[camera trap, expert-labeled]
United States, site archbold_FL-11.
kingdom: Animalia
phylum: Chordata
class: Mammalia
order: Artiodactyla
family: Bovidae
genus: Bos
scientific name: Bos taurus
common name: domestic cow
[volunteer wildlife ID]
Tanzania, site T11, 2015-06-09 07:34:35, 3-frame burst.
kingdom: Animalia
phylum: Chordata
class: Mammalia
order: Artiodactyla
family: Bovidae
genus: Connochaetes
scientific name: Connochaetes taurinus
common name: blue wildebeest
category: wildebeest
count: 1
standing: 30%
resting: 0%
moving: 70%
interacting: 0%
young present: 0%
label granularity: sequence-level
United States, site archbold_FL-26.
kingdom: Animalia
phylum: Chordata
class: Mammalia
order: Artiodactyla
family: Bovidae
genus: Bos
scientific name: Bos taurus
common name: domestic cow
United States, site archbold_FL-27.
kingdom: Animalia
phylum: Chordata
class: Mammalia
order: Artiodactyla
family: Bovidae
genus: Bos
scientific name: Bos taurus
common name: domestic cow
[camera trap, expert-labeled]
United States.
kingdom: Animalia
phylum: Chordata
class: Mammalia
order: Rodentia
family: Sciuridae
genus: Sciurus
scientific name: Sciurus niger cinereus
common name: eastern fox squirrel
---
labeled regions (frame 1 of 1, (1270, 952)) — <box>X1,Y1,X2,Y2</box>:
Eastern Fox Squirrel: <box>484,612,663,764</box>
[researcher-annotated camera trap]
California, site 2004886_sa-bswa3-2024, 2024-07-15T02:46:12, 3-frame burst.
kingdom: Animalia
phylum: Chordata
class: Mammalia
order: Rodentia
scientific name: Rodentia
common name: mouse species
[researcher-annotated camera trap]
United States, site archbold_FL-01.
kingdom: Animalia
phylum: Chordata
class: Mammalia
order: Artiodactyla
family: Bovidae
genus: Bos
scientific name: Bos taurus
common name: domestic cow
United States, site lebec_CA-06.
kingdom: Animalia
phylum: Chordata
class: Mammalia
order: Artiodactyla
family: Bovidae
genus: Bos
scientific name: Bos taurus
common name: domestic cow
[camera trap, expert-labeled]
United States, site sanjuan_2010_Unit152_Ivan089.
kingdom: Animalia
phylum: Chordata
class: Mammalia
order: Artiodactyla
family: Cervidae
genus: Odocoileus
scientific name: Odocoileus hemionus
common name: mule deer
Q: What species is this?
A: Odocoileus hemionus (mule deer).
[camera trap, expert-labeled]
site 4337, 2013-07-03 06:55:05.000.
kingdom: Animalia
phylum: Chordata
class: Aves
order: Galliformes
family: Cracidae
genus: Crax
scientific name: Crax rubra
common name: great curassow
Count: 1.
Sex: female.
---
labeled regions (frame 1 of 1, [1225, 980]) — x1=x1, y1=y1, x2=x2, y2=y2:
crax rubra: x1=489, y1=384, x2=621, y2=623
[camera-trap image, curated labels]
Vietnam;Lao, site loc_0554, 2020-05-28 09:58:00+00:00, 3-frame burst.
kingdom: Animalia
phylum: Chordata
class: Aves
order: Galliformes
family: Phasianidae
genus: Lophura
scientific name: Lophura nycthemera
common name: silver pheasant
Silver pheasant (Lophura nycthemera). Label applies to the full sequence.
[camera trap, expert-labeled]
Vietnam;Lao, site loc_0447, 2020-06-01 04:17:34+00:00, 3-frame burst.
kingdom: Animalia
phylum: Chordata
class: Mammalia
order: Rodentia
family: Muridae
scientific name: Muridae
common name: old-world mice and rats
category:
§
**Work item:** In the material above, find each line that contains the word "burst", and select it.

**Expected answer:**
Tanzania, site T11, 2015-06-09 07:34:35, 3-frame burst.
California, site 2004886_sa-bswa3-2024, 2024-07-15T02:46:12, 3-frame burst.
Vietnam;Lao, site loc_0554, 2020-05-28 09:58:00+00:00, 3-frame burst.
Vietnam;Lao, site loc_0447, 2020-06-01 04:17:34+00:00, 3-frame burst.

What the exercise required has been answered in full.